Hoping to pay forward the help it received during hurricanes Irma and Matthew, the Humane Society of South Coastal Georgia took in eight dogs evacuated from Louisiana before Hurricane Barry.

“Animal welfare organizations have such a great network that agencies come together from different states to help the animals in times of disaster,” said humane society Executive Director Virginia Schlegel.

Hurricane Barry made landfall on Louisiana’s Gulf Coast last week, on July 13, eventually dissipating over northern Arkansas on July 19.

Just before the storm hit, volunteers with Dixie Adoptables — an animal welfare group that runs the animal shelter for the city of Lucedale, Miss. — picked up as many dogs and cats as it could from the Jefferson Parish Animal Shelter in Louisiana. The humane society’s shelter on U.S. Highway 17 was one of their destinations.

“This is all so kind of new. We helped when the last hurricane hit, north Myrtle Beach, whenever that was,” Schlegel said. “In the past, we’ve helped by taking animals after the fact — displaced animals they couldn’t find a home for. Now that we’re in hurricane season and into the evacuation period, we put our name out there in the network.”

Glynn County Animal Control helped evacuate some of the humane society’s animals during hurricanes Matthew and Irma, which hit the Golden Isles in 2016 and 2017. An animal welfare group from Tennessee also assisted the society during Matthew, Schlegel said.

Given the society’s experience with evacuating animals, she said it’s always preferable to send them to another shelter. So when Hurricane Barry began threatening Louisiana, Schlegel said the humane society offered its services.

“We now know how important it is, having had these people do it for us,” she said. “We know it’s just the best thing for the animals and the best thing for the volunteers and the staff. You wouldn’t imagine how stressful. When we had to (evacuate) to Ware County, the fairgrounds, it was incredibly stressful or animals and staff.”

Barry also presented something of a learning experience for the society.

“In past hurricanes, we’ve always wanted to help but didn’t know how, but now we do,” Schlegel said.
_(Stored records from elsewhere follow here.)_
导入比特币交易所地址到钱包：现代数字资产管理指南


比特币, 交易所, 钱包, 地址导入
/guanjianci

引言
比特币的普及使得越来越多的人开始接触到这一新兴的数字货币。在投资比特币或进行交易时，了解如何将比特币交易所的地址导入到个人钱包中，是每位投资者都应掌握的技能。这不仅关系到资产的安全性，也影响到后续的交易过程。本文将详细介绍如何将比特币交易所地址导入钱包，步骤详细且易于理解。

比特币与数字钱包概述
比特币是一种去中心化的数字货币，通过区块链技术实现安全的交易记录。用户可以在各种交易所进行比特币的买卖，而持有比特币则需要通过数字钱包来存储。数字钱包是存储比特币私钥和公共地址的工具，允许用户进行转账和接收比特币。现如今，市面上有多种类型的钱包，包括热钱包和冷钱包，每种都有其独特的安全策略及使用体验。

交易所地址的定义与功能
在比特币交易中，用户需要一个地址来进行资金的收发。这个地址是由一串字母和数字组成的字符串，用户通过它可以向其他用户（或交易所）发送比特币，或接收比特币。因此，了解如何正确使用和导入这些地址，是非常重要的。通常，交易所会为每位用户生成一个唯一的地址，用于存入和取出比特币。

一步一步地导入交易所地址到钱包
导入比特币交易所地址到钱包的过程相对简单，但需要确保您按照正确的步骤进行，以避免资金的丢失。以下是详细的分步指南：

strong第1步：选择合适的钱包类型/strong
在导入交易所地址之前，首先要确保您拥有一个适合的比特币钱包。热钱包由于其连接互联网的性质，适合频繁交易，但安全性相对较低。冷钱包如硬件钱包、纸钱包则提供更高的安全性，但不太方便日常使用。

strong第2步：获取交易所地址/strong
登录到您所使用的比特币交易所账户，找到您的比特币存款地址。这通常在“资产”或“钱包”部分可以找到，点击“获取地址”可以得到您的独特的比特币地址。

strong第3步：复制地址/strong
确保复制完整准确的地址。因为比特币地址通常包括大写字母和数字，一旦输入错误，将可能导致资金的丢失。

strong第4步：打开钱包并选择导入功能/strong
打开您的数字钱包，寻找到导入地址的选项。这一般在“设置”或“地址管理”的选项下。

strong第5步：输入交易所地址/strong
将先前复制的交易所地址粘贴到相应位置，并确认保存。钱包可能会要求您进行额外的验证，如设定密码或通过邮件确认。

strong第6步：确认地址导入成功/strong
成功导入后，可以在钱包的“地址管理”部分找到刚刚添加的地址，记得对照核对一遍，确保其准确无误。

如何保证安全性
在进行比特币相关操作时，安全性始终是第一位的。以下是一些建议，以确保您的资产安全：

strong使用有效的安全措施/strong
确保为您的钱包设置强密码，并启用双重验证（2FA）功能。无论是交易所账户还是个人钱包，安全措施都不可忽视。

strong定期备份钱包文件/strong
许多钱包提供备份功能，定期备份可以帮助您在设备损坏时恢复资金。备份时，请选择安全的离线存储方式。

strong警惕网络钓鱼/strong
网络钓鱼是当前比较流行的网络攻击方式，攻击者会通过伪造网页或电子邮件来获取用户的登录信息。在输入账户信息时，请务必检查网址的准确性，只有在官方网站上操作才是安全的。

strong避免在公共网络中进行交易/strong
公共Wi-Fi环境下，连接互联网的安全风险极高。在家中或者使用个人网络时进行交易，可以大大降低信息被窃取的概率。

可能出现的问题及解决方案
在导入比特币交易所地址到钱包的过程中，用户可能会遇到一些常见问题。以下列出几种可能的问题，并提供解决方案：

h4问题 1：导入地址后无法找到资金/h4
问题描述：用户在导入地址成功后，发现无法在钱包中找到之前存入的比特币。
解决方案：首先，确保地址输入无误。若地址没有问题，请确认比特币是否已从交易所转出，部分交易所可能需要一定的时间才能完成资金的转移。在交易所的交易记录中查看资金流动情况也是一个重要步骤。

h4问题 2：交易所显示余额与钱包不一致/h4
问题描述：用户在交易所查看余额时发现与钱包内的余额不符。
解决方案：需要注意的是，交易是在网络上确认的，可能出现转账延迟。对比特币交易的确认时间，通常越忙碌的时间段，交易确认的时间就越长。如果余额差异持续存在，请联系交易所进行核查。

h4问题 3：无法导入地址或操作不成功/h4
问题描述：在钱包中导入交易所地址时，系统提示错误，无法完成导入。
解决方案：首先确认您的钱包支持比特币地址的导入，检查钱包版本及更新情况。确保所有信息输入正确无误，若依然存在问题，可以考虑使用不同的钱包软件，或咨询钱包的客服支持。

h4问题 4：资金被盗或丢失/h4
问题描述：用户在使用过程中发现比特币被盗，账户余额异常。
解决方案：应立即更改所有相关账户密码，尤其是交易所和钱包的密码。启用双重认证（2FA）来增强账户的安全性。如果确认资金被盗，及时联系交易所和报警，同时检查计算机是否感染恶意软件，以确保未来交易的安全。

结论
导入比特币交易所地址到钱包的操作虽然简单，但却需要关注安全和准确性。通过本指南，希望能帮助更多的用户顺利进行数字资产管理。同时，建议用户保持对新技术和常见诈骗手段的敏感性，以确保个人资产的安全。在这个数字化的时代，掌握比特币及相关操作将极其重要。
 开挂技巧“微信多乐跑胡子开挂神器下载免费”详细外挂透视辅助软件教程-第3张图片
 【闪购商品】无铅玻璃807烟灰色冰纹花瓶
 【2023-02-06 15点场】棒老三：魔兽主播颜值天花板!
The dogs from Louisiana have some issues that the society will work out, and Schlegel expects them to be up for adoption within a few weeks.

“Some of the dogs we gave refuge to are seniors, heartworm positive and maybe facing other medical issues,” Schlegel said. “They will all be monitored, treated for heartworms, spayed and neutered, microchipped and evaluated for overall health.

“We’ve got three slightly overweight chihuahuas that are precious, a beagle mix — his name is Ghost Rider, which we love — he’s heartworm positive, a terrier mix and the others are just kind of mixed breed and cute —kind of hound-lab mixes.”

Schlegel said she believes all eight are highly adoptable and expects some may want to adopt them more just because they’re evacuees.

“I just encourage everyone to help in these disaster situations, because you don’t know how much it does help. If you could just foster one animal, that would be greatly appreciated,” Schlegel said.